Solution 6: Functional code and packages

Functional packages

# Pseudocode to generate a cohort from Vandelay data based on demographic
#   diagnosis, biomarker, and follow-up time inclusion criteria

library(vandelay)

# Create a connection to the data
connect_vandelay(path = "path/to/vandelay/data") |>

# Start a breast cancer cohort
cohort_start(type = "breast") |>

# Define index date to be the date of metastatic diagnosis
define_index(index_date = "metastatic_diagnosis_date") |>

# Add patient's biomarker status for the biomarker "x" at index
add_biomarker_status_at_index(bm_name = "x") |>

# Add followup time to last visit
add_followup_time(censor = "last_visit") |>

# Define inclusion criteria
add_inclusion(sex = "female"
              age_at_index >= 18,
              x_status = "Positive",
              followup_time >= months(6)) |>

# Create a table 1
add_table_one(vars = c("sex", "age_at_index", "x_status", "followup_time")
Example R code for a fictional package “vandelay” describing a functional workflow to define a bespoke cohort, and create a table 1 from Vandelay data.

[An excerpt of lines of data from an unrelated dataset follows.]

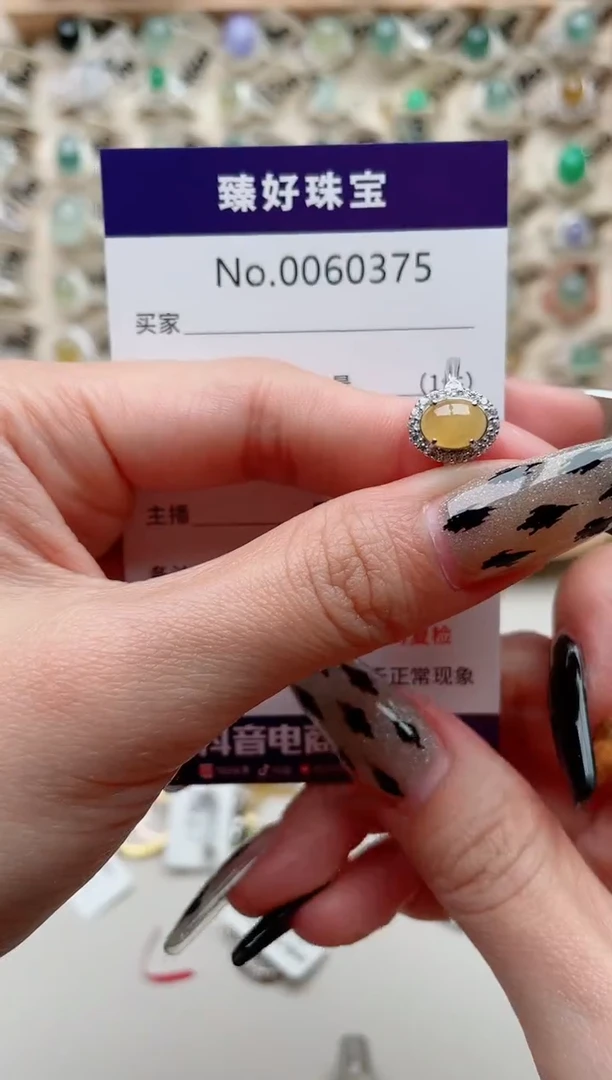 【闪购商品】翡翠戒指银S925镶嵌.......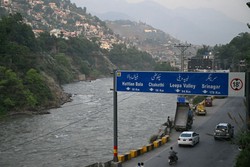 EUA pede ao Paquisto que condene atentado em Caxemira e  ndia moderao nas tenses (Farooq Naeem / AFP)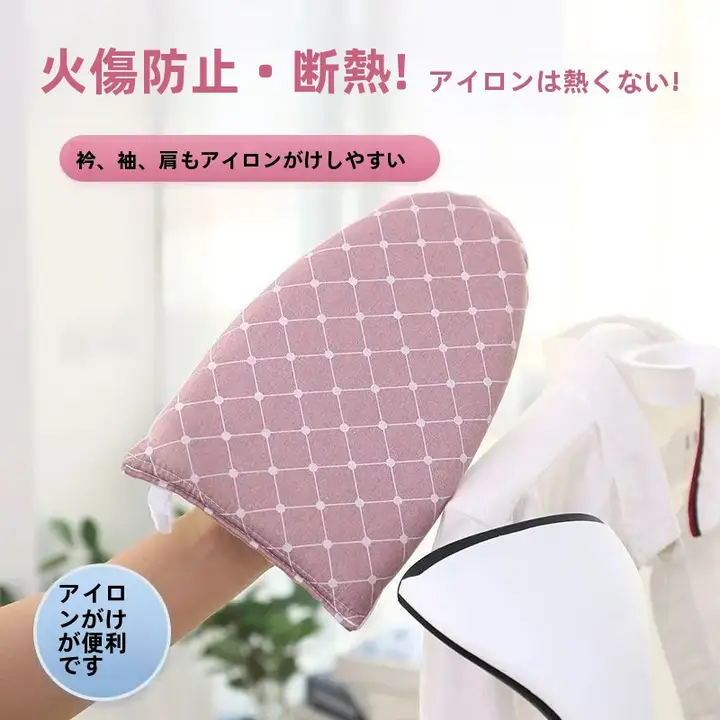 ミニアイロンボード【ハンディアイロン用・手を守るデザイン】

Functional code, such as R and Python packages, designed specifically to help users implement common workflows with your data, can be incredibly useful for software developers. These packages provide pre-written code that can be easily integrated into new projects, allowing developers to focus on building new features rather than re-writing code that already exists. In addition, using pre-existing code can help to ensure that new projects are reliable and well-tested, since the packages they rely on have already been used by many other developers. By leveraging existing code in this way, developers can save time and effort while still producing high-quality software for their users.